:: Exercise objective ::
Pull out each line of the rows below that contains the word "between".

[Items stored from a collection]
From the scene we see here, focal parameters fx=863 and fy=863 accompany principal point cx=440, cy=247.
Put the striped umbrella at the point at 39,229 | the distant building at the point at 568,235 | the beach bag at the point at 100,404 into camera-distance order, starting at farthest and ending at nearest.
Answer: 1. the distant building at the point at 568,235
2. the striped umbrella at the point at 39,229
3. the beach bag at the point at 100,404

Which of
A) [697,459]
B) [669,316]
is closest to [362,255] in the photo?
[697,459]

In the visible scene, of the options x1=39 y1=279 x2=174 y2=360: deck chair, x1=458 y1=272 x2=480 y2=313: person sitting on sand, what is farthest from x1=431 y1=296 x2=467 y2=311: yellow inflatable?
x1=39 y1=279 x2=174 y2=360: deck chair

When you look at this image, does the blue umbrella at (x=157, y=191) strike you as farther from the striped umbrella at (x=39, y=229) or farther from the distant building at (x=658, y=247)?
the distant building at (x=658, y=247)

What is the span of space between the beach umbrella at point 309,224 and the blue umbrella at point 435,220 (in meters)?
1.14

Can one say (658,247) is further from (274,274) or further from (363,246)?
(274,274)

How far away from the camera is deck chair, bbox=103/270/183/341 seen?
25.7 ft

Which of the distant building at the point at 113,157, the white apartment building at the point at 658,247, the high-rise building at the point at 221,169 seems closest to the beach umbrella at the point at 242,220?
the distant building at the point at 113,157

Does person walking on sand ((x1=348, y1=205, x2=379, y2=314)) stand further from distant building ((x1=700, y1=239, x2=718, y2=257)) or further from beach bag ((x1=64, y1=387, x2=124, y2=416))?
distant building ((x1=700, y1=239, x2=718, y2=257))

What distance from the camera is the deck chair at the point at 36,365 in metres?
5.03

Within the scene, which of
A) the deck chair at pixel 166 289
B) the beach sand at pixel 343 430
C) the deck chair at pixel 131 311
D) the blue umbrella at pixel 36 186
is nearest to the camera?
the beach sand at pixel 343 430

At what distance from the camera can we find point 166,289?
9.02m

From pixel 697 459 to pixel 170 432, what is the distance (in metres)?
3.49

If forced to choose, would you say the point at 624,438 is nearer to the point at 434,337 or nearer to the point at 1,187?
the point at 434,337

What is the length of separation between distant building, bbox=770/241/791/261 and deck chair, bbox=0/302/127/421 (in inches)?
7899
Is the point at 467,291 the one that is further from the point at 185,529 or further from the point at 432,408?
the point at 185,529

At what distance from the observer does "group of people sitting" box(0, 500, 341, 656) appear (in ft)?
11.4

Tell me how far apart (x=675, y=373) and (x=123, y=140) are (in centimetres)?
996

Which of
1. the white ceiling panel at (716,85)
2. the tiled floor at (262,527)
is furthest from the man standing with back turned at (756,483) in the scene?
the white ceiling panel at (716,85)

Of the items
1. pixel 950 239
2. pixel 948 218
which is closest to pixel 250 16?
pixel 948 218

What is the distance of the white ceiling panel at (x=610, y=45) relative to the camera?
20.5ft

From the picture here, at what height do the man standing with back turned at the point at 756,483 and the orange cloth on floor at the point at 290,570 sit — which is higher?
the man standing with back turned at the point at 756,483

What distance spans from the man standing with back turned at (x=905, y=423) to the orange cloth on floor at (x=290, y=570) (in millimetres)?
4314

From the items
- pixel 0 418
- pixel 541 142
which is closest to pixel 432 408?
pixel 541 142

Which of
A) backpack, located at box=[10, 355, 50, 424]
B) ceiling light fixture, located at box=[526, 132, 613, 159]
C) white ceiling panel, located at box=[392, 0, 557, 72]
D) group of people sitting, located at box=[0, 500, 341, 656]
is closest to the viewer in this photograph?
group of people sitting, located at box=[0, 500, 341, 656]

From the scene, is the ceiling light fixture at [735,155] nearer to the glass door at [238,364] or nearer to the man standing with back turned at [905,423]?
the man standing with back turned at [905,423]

:: Final result ::
What is the span of space between the beach umbrella at point 309,224 and the blue umbrella at point 435,220 (in meters)?
What is the length of separation between distant building, bbox=770/241/791/261 and deck chair, bbox=0/302/127/421 (in inches)?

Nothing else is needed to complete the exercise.